▶ _EXTRAIT DU DOCUMENT_
⁂

Mais qu’en est-il alors de l’Abraham coranique ? Sa foi est une foi intemporelle et abstraite en l'unicité de Dieu ; Abraham parvient à cette foi par un raisonnement sur une expérience « naturelle ». Il cherche un Seigneur et un Dieu, d'abord dans le ciel visible (il faut se souvenir que les dieux du paganisme étaient souvent des dieux as­traux), qu’il élimine tour à tour, il comprend qu’aucun être visible n'est divin et ne peut être « associé » à Dieu. Il se tourne vers celui qui a créé les cieux et la terre, et c'est l’origine du monothéisme. En­suite Abraham exhortera son peuple et brisera les idoles. C’est de cette manière qu’il devient réellement un prophète.

Dès lors, il est facile de voir qu’il ne s’agit pas d’une seule et unique foi ; elles ne sont pas apparentées simplement par le seul fait de revendiquer la paternité d’Abraham. D’un côté, on souligne que le patriarche a été un point de départ à la naissance d’un peuple qui al­lait se mettre en quête de Dieu (en ce qui concerne le judaïsme) ou un ancêtre de Jésus-Christ qui serait l’héritier d’Abraham (en ce qui concerne le christianisme) ; de l’autre, on présente un prophète qui prêche un Dieu déjà conceptualisé. Il y a parenté extérieure, mais une divergence intérieure.

Pour en terminer avec les religions abrahamiques, il faut dire quelques mots des rapports que le prophète de l’islam a pu avoir avec les communautés des religions qui lui ont préexisté. Il est certain que Muhammad a connu les textes saints des autres religions, qu’il a pu les utiliser dans son enseignement. Relativement au christianisme, des chrétiens de condition modeste et de tendances plus ou moins hétérodoxes ont pu lui faire connaître des extraits des Evangiles ca­noniques ou apocryphes qui circulaient dans le Proche-Orient. Mais cette connaissance est demeurée incomplète, en raison des sources dont il disposait.

Rencontrant les membres des chrétientés orientales Muham­mad constate que les divergences qui les opposent viennent du pro­blème de « la nature » de Jésus : qui est-il véritablement ? Est-il fils de Dieu ? Dieu lui-même ? Quelle place accorder à Jésus ? Dans ce contexte le Prophète Muhammad, veut honorer et réhabiliter Jésus et préciser sa mission.

⁂

▶ _Enregistrements conservés_
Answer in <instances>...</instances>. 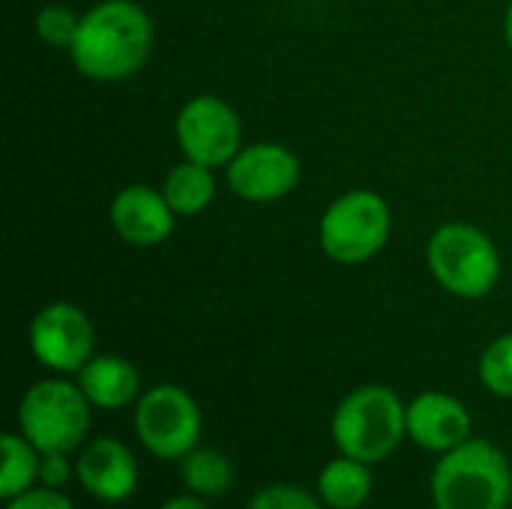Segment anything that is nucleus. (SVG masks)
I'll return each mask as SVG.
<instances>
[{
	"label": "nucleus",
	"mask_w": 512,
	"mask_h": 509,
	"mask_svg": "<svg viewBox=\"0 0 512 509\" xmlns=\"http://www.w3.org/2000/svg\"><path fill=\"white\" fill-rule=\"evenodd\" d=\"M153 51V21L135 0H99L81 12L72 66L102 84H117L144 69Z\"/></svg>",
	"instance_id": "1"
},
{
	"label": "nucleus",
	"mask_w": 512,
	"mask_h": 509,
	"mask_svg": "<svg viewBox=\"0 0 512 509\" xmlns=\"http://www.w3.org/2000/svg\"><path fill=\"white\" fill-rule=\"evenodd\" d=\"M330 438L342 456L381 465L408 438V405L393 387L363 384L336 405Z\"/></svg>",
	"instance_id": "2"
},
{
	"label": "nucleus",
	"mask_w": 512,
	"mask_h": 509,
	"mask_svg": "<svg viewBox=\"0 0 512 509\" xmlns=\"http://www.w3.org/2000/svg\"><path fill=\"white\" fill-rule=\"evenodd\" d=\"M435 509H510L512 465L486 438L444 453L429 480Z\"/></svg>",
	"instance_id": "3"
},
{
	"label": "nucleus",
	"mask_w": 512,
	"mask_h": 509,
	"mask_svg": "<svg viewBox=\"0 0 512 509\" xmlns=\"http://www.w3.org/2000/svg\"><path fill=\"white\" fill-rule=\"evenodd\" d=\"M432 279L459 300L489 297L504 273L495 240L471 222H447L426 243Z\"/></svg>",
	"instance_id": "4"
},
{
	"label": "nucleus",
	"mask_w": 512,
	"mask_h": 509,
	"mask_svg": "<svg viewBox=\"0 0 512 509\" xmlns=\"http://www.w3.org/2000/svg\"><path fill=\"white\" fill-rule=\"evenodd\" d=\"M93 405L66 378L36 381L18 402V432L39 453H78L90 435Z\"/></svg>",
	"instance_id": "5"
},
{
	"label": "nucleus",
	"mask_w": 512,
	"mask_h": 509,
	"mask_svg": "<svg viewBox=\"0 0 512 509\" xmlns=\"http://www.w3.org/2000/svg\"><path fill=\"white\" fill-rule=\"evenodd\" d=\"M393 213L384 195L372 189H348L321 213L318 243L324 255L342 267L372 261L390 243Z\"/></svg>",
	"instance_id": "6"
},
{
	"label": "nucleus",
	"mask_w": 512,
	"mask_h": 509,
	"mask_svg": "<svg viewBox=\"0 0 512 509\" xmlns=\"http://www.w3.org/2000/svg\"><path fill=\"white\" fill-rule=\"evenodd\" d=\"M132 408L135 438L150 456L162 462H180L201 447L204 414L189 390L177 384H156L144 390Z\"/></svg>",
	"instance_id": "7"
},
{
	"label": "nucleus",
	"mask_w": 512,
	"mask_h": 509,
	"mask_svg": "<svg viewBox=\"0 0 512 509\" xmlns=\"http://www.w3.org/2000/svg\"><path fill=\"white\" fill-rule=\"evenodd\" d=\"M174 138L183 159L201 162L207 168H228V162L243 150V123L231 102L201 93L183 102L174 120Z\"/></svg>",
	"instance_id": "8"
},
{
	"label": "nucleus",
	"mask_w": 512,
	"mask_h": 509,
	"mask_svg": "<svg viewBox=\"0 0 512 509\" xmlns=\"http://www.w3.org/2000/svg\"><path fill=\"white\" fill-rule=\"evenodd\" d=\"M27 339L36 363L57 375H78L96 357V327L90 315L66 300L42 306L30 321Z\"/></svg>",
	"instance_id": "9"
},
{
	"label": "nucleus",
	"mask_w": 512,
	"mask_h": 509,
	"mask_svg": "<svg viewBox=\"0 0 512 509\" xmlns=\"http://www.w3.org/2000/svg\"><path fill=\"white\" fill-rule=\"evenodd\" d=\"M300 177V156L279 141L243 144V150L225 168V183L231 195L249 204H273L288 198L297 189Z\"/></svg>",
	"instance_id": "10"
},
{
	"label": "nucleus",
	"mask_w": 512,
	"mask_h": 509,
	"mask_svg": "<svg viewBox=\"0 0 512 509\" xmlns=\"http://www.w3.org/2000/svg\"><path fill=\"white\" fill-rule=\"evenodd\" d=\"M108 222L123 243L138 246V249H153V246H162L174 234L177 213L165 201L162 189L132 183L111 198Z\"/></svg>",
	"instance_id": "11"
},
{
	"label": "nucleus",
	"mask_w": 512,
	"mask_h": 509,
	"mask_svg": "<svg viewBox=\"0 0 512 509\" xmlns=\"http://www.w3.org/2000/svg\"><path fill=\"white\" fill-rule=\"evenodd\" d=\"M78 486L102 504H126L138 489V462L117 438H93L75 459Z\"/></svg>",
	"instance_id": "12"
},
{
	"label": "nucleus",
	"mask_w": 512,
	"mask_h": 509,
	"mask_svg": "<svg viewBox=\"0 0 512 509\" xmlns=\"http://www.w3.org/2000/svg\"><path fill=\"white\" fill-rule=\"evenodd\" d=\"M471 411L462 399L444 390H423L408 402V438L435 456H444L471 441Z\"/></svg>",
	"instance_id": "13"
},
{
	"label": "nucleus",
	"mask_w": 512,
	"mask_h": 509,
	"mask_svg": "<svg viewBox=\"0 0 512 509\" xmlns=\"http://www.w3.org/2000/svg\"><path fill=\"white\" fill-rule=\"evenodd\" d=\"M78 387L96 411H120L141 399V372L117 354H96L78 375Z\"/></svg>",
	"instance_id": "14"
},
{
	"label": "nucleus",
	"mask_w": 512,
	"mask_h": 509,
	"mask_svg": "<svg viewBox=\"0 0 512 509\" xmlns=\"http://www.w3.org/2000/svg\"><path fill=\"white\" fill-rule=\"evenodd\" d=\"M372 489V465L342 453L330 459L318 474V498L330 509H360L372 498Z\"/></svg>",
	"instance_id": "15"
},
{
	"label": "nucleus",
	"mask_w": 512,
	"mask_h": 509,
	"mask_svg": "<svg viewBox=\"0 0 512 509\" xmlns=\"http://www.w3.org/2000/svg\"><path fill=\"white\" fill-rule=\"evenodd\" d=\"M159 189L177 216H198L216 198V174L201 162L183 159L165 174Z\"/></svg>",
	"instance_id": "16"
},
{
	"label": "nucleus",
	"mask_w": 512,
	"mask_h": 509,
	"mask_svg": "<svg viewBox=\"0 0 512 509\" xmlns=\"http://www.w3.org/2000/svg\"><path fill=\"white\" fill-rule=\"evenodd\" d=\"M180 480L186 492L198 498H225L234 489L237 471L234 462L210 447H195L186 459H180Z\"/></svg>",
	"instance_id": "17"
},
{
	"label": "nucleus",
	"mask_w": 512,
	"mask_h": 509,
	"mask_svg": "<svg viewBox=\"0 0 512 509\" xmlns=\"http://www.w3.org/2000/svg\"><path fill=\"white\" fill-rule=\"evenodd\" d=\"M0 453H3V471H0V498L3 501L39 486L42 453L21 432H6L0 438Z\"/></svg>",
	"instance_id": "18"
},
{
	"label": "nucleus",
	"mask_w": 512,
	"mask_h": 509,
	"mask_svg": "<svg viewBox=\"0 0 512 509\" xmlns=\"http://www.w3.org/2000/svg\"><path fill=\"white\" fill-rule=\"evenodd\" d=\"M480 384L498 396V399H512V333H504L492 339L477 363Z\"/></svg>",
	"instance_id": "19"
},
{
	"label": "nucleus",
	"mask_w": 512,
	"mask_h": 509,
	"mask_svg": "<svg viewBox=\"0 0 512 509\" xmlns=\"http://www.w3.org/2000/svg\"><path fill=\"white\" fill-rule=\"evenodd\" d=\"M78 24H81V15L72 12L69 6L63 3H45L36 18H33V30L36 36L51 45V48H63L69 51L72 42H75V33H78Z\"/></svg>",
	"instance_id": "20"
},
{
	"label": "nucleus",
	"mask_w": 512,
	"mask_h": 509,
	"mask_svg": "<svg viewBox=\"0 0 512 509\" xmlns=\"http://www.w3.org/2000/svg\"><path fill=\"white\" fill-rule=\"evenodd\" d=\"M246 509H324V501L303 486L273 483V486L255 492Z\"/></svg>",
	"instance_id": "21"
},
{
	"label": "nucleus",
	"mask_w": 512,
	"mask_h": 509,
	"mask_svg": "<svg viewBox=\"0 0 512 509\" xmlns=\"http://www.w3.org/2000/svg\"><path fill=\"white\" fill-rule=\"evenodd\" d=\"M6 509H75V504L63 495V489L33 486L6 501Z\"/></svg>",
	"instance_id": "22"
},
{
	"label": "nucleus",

⁂

▶ _CONSIGNE_
Selon l'extrait du document, d'où viennent les divergences que Muhammad constate entre les membres des chrétientés orientales ?

▶ _RÉPONSE_
Elles viennent du problème de « la nature » de Jésus.